DESCRIPTION OF THE TASK: List every person named in the passage below about the Civil Rights Act's fiftieth anniversary.

READING TEXT:
Segment Open

Today is the 50th anniversary of the signing of the Civil Rights Act, one of the most important markers of racial progress--and its lack--in the United States. President Lyndon Johnson signed it to end Jim Crow segregation. Even conservatives like William F. Buckley have agreed, in recent years, that it greatly improved the status and life chances of African Americans in particular, and that federal intervention had been necessary to do so.
Yet, segregation continues in nearly every arena of life and becomes increasingly more difficult to address through the Civil Rights Act as it currently stands and is applied. Although the Act has evolved over time through case law and amendments to cover disparate impact as well as discriminatory intent, a plaintiff's ability to get a remedy under the impact clauses can easily be derailed. What better time than the half century mark to call for stronger remedies to modern-day discrimination, whose mechanisms are often hidden?
We think of segregation most commonly with regard to housing and schools, and the country remains deeply segregated in those arenas. But we don't often talk about segregation in employment, what researchers call "occupational segregation," describing the phenomenon in which certain people are steered toward certain jobs, or toward deep long term unemployment. In last week's Colorlines installment of the Life Cycles of Inequity series on the experiences of black men, Kai Wright cites a study that reveals segregation in high-wage construction and other industrial jobs: 45 percent of white men, compared to 15 percent black men and very few women at all, and with white men earning approximately double what the black men do.

Segment Closed

DATASET EXTRACT:
Segment Open

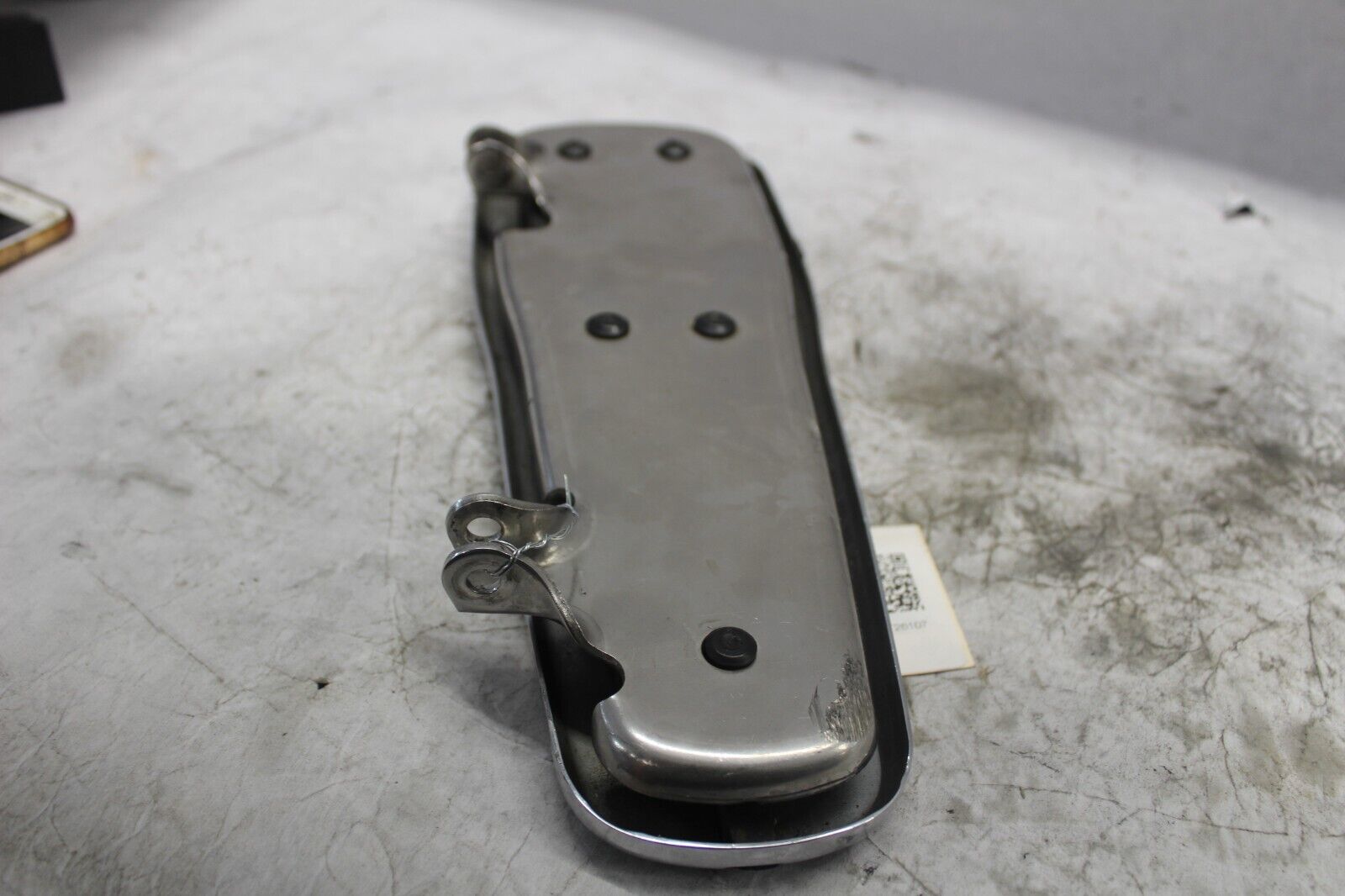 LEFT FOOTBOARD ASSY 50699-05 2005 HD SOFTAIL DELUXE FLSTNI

Segment Closed

OUTPUT OF THE EXERCISE: Lyndon Johnson, William F. Buckley, Kai Wright